Trecho do texto:
▼
“Ouça meu filho- Memorial afetivo de histórias contadas à beira do rio...” - Relatos de viagem

Ilha de Cotijuba, 28 de novembro de 2013.

Mailson Soares- ator, diretor, cenógrafo e dramaturgo.



Andorinha que voa no céu andorinha, leva criança pro céu andorinha
Andorinha que voa no céu andorinha, leva criança pro céu andorinha
Voa, voa, voa andorinha leva criança pro céu andorinha
Voa, voa, voa andorinha leva criança pro céu”








Atravesso, tomo o bote e atravesso. Atrasado só consigo apanhar o barco porque alguém quis embarcar uma máquina de lavar. Bendita máquina de lavar. Agradeço a ela ou ao portador? O barco está cheio e continua entrando gente, faz calor. “Bocas pretas” me acompanham, acabamos a pouco de tomar açaí. Segue o barco, cruza a bahia. Gente atravessando. Fotografo a paisagem, a passagem, a maré vazante, que lá meio é cheia. Barco cheio, gente de travessia, visitantes, viajantes, povo das ilhas. Quando chegará o momento em que eles cruzarão as águas e virão fotografar as gentes da cidade? Chega de nós os olharmos como se fossem eles a única paisagem. Não somos os únicos a olhar, eles nos vem tanto quanto os vemos. Talvez, sejamos os vigias de um único mirante, apenas não nos demos conta disso. Mas deixe o tempo correr, ele se encarregará de unir nossas cidadelas.

Chegamos, chego. O barco encosta. Avisto a ilha da própria ilha. Seus muros antigos e sua gente. Tomo a charrete. Parto para a escola. Do barco havia avistado a torre da igreja, agora passo diante dela; é de São Francisco. De Assis. Passo com a charrete sacolejando em frente da escola, até então, pensava que ia me apresentar ali. Mas é um pouquinho mais adiante, quase do lado. Desembarcamos as coisas, todo o material. O local, normalmente é um local de festa. Um espaço grande todo murado. Dentro um prédio coberto, mas sem paredes. Um quintal que segue. Mas como vai ser? Pensamos em um evento intimista... Pra poucas pessoas aconchegadas em um canto, num recôncavo ou num pequeno quadrado acolhedor.
▲
Dados do exercício:
▼
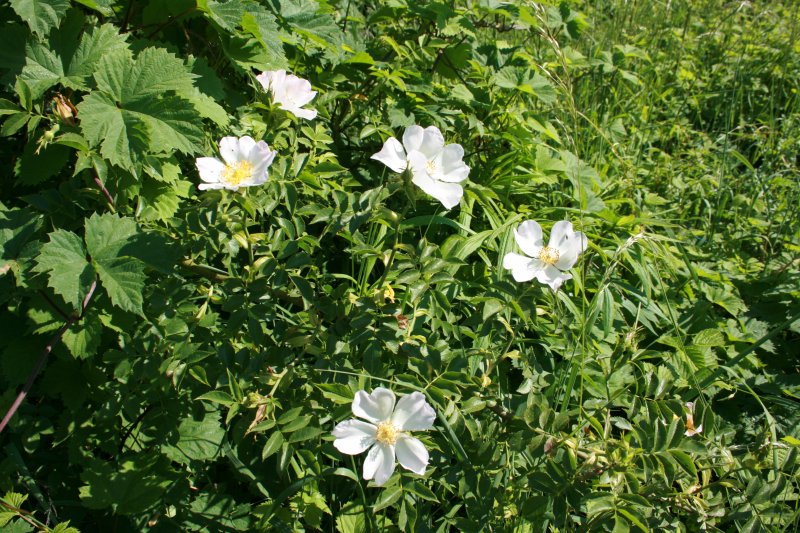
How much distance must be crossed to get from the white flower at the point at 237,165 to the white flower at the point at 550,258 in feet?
1.82

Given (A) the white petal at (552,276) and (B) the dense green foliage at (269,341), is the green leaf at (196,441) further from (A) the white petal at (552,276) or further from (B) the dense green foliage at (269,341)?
(A) the white petal at (552,276)

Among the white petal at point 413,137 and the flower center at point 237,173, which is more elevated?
the white petal at point 413,137

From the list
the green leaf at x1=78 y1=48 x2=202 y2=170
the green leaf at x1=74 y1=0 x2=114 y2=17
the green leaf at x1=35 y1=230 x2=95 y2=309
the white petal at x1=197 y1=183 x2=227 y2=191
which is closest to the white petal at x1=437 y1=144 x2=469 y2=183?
the white petal at x1=197 y1=183 x2=227 y2=191

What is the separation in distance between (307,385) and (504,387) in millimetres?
552

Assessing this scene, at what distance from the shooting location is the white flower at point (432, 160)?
1.41 meters

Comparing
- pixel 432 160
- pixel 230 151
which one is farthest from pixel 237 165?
pixel 432 160

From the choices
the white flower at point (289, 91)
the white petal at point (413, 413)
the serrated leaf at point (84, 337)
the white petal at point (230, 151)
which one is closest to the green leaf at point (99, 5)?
the white flower at point (289, 91)

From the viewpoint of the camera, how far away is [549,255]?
4.93 feet

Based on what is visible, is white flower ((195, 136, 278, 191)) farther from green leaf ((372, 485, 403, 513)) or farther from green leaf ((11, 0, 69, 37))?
green leaf ((372, 485, 403, 513))

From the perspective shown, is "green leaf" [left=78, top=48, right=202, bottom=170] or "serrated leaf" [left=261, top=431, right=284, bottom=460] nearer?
"serrated leaf" [left=261, top=431, right=284, bottom=460]

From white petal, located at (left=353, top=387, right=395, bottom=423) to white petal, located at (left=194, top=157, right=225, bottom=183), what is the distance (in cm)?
52

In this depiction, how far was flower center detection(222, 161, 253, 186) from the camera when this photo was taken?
1343 millimetres

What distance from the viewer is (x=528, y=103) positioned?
9.79 feet

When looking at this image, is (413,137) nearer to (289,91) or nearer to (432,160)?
(432,160)
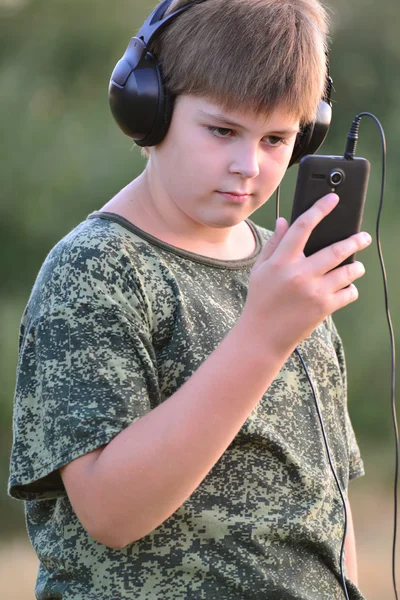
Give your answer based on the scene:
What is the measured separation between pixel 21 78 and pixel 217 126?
1.89 m

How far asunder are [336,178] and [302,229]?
0.08 metres

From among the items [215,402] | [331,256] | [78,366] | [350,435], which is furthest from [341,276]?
[350,435]

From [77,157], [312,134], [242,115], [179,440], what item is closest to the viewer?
[179,440]

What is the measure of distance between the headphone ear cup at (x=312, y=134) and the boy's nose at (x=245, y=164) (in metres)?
0.20

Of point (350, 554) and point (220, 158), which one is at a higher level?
point (220, 158)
▲
Instruções:
#1 Devolva, sem nenhuma alteração, o trecho dos registros que começa na linha que contém "From the list" e termina na linha que contém "1.41 meters", incluindo essas duas linhas.
#2 Dê sequência ao relato da viagem à Ilha de Cotijuba a partir do ponto em que ele para.

Lista de respostas:
#1
From the list
the green leaf at x1=78 y1=48 x2=202 y2=170
the green leaf at x1=74 y1=0 x2=114 y2=17
the green leaf at x1=35 y1=230 x2=95 y2=309
the white petal at x1=197 y1=183 x2=227 y2=191
which is closest to the white petal at x1=437 y1=144 x2=469 y2=183?
the white petal at x1=197 y1=183 x2=227 y2=191

What is the separation in distance between (307,385) and (504,387) in millimetres?
552

Assessing this scene, at what distance from the shooting location is the white flower at point (432, 160)?
1.41 meters

#2
Começamos a nos organizar e arrumar o espaço. Vem o responsável da escola. Organizo as cadeiras em círculo em volta da mesa, um círculo pequeno. Ele diz que vão vir várias turmas do colégio. Que o número de cadeiras não é suficiente. Que virão muitas crianças. Eu me inquieto. A notícia de que virão muitas pessoas me incomoda. A qualidade do trabalho pode ser prejudicada?!Troveja. Respiro fundo. Continuo arrumando, limpando e dispondo cadeiras. Respiro fundo mais uma vez, silencio. Tudo é um aprendizado. Aborreço-me por estar praticamente só arrumando o espaço. Não me recuso a trabalhar desde que me seja informado de antimão o que deverei fazer. Pensava eu que esta parte de infraestrutura a escola se responsabilizaria, e que organizaria o espaço físico, enfim. Penso: vou me concentrar no trabalho. O que me aborrece é o que vai também me acalmar. Na mesma dose. O trabalho sempre me salva. Ajudam-me a arrumar as cadeiras. Perceberam. Isso me acalma. Mas não era esse o espaço que eu havia pensado, nem era esse o número de pessoas, nem mesmo a faixa etária... Muito bem, estou aqui e vou fazer o meu trabalho. Vou fazer aquilo a que me propus. Continua trovejando. Parece que vai chover. E o local é todo aberto...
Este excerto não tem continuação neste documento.